イギリスのホラー映画『MEN 同じ顔の男たち』が公開中だ。日本では全国136館という中規模の公開ながら、週末興行成績で初登場10位とヒットしている。

「永遠のトラウマになること必至」が伊達ではない

 だが、映画本編はお世辞にも万人にはおすすめできない問題作だ。何しろ公式サイトには「特にラストへと展開する怒涛の20分は永遠のトラウマになること必至」などと記されており、それほどに露悪的かつグロテスクで、脳裏に焼きついてしまうクライマックスが待ち受けているのだから。R15+指定でもやや甘く思えるし、R18+になっても誰も文句を言わないだろう。

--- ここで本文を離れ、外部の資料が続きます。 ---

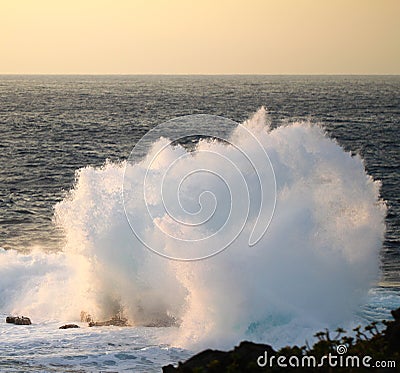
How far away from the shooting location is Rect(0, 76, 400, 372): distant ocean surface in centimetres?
1482

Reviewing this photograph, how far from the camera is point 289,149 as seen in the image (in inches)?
817

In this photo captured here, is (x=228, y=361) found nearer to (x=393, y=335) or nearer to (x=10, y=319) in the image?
(x=393, y=335)

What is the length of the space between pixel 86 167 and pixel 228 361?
17279 mm

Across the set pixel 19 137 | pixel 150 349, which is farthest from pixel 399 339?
pixel 19 137

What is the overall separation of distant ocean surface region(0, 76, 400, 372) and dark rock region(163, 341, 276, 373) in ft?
24.5

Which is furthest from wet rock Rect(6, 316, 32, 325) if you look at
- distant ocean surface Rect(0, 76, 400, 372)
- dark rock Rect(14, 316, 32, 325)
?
distant ocean surface Rect(0, 76, 400, 372)

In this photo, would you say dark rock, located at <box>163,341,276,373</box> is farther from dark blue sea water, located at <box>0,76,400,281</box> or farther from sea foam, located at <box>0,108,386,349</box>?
dark blue sea water, located at <box>0,76,400,281</box>

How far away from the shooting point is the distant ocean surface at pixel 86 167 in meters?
14.8

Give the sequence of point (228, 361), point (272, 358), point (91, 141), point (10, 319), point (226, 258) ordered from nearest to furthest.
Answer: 1. point (228, 361)
2. point (272, 358)
3. point (226, 258)
4. point (10, 319)
5. point (91, 141)

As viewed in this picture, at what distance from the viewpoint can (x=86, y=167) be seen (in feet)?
76.4

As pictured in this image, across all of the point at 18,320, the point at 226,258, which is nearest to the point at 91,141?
the point at 18,320

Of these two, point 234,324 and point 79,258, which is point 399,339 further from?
point 79,258

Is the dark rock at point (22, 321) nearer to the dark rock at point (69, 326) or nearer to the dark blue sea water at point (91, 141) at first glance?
the dark rock at point (69, 326)

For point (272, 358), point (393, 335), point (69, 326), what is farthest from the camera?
point (69, 326)
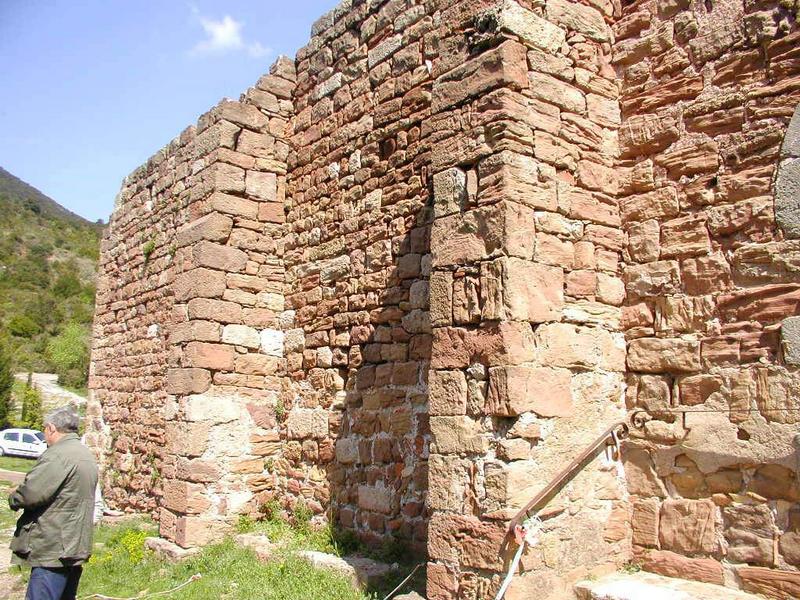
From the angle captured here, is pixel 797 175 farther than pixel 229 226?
No

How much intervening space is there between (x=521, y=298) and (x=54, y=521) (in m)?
3.26

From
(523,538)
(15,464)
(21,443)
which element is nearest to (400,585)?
(523,538)

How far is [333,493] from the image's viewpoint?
238 inches

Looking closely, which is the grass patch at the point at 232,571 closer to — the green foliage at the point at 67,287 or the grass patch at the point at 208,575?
the grass patch at the point at 208,575

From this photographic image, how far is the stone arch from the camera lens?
3620mm

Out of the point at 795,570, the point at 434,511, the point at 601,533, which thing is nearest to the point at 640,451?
the point at 601,533

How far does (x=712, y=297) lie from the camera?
12.8ft

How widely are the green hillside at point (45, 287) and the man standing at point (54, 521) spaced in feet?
96.3

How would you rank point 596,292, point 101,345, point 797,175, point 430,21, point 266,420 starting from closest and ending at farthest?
point 797,175 → point 596,292 → point 430,21 → point 266,420 → point 101,345

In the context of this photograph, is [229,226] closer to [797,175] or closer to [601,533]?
[601,533]

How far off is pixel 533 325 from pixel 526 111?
128cm

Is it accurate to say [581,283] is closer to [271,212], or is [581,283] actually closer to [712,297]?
[712,297]

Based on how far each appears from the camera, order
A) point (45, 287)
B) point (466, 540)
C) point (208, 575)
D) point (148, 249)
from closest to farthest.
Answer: point (466, 540)
point (208, 575)
point (148, 249)
point (45, 287)

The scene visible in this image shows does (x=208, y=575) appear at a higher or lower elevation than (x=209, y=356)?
lower
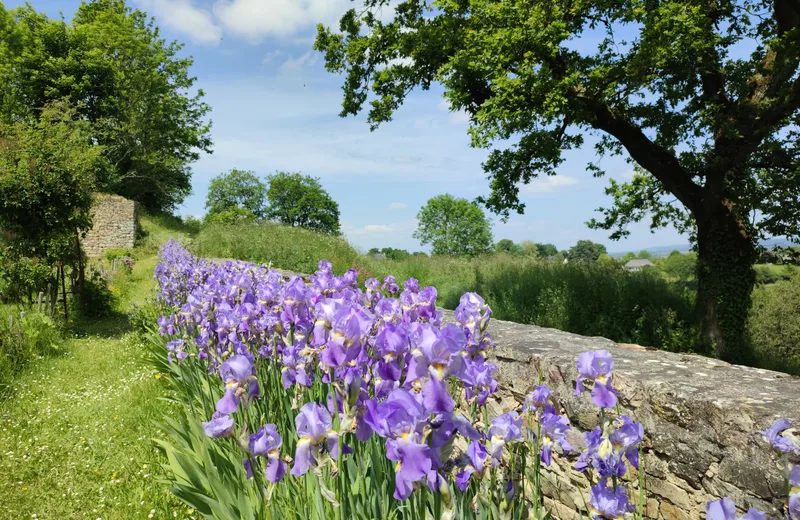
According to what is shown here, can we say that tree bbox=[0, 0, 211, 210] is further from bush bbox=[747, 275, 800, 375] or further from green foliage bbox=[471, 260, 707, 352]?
bush bbox=[747, 275, 800, 375]

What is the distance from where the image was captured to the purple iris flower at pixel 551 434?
1.47 meters

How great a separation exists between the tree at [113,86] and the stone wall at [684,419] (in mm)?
26252

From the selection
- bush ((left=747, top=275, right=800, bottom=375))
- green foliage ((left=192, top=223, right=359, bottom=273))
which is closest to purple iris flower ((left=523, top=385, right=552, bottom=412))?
green foliage ((left=192, top=223, right=359, bottom=273))

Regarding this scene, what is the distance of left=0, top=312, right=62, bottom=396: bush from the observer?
6000 mm

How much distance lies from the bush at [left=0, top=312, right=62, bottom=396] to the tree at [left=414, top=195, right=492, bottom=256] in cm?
4172

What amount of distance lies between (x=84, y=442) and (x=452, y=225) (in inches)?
1803

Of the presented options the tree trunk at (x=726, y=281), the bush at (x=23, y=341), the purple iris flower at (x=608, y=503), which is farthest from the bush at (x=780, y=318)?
the bush at (x=23, y=341)

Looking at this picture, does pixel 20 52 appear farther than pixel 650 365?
Yes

 実際にSNSでは「観るなよ」「おすすめしません!」などと強烈な拒否反応を覚えた感想がつぶやかれている一方、「気持ち悪すぎて笑った」「醜悪な描写に対して映像は洗練されていて美しい」「よくぞあのラストを思いついて実現させた!」など独自の魅力を推す声も多く、まさに賛否両論だ。クライマックス以外でも意図的に観客を不快にさせる描写が満載のため、ホラー映画を観慣れているという方も、相応の覚悟を持って観たほうがいいだろう。

 何にせよ、こういう「ヤバそうな映画」がヒットし、良いも悪いも含めて話題になるというのは喜ばしいことであると思う。映画製作・配給会社のA24は、同様にトラウマ級の恐怖体験ができる『ヘレディタリー/継承』や『ミッドサマー』が日本でもSNSを中心に話題を集めヒットしていたので、今後もホラー映画の話題をかっさらってほしい。